What the exercise asks
Reproduce everything from "Now I certainly" down to "Christy Mahoney said..." in the comment thread below, switching "traditions" to "customs".

Now I certainly don't have issues with traditions, so long as they keep their place -- there are some that I'm often bothered by when we vary from them, even though I actually know better in some cases. Some traditions are worth keeping, but if they interfere with something more important...


Regardless of my unease in getting caught up in the language, I certainly agree with the gist of what is being said, and most definitely with that conclusion.

You've got me thinking on this one now...

:)

Christy Mahoney said...

Camille,

What a beautifully expressed post!

I wish that more churches these days would incorporate that worshipful, respectful and reverent service. I love the old Baroque cathedral sounding music. The words are mostly based on scripture. That kind of music just puts you in a worshipful state. It is sad that some churches don't look like a place of worship and could be easily turned into a business.
We were watching a DVD about the Book of Kells ( which is the four gospels written in the Medieval time period). All the details they did and all the time they spent on it showed that they thought of it as the most important book in the world. It is neat to see how long this book has lasted over all the centuries and the colors are still bright and not faded. The movie also showed a Cathedral in Switzerland that had the most old Bibles, and became a library where ancient monks brought their collections of books. This Abbey Library at St. Gall is one of the largest medieval libraries in the world. Two thousand one hundred of the books date from the 8th through the 15th century. The interior is also totally gorgeous! After we saw it, we decided that it would be our new number one place to visit. :)

Keep your posts coming!

Brandon said...

Wow! I am blown away at this post. Your choice of words and sentence structures work wonderfully here. I have imagined what it would be like to live in the past where words had much greater meanings and consequences than they do today. I shall have to read this a couple more times to fully absorb everything you had to say. Great work!

Image entries on named regions

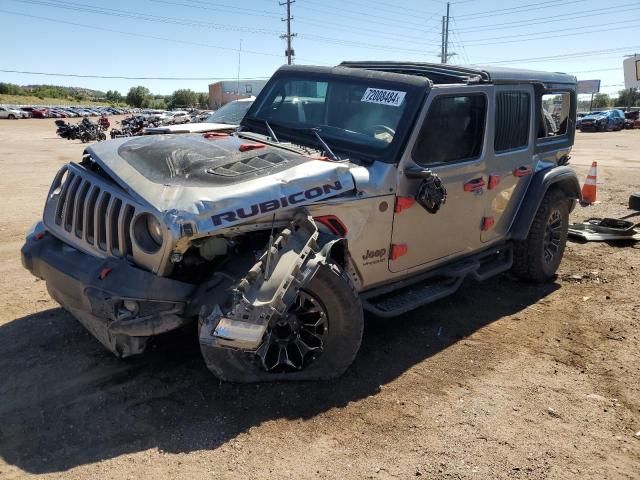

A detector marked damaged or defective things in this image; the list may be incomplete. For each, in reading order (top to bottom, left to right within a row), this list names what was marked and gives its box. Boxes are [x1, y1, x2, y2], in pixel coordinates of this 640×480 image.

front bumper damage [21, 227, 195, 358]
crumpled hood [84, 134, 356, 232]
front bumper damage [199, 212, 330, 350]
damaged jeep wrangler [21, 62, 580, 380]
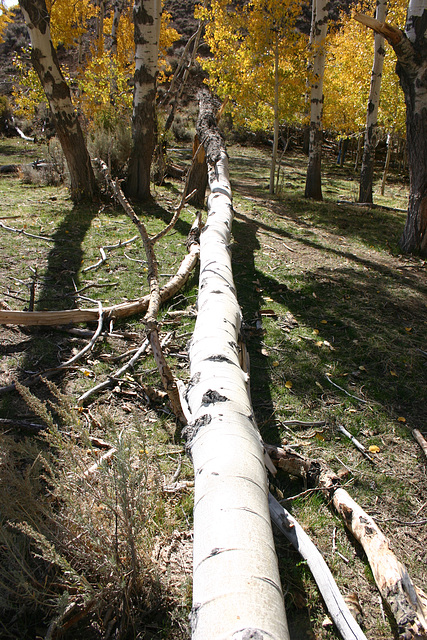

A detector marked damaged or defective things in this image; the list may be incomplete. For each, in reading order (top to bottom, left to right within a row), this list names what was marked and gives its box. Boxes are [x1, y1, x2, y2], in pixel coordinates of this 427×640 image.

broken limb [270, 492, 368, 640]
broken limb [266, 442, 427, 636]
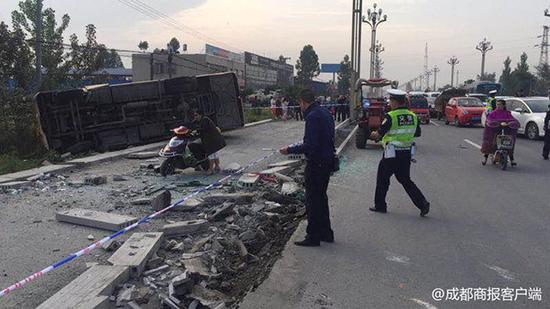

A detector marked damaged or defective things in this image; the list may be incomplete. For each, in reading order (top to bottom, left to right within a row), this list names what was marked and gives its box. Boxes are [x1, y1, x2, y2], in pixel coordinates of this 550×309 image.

Written response
Now I certainly don't have issues with customs, so long as they keep their place -- there are some that I'm often bothered by when we vary from them, even though I actually know better in some cases. Some customs are worth keeping, but if they interfere with something more important...


Regardless of my unease in getting caught up in the language, I certainly agree with the gist of what is being said, and most definitely with that conclusion.

You've got me thinking on this one now...

:)

Christy Mahoney said...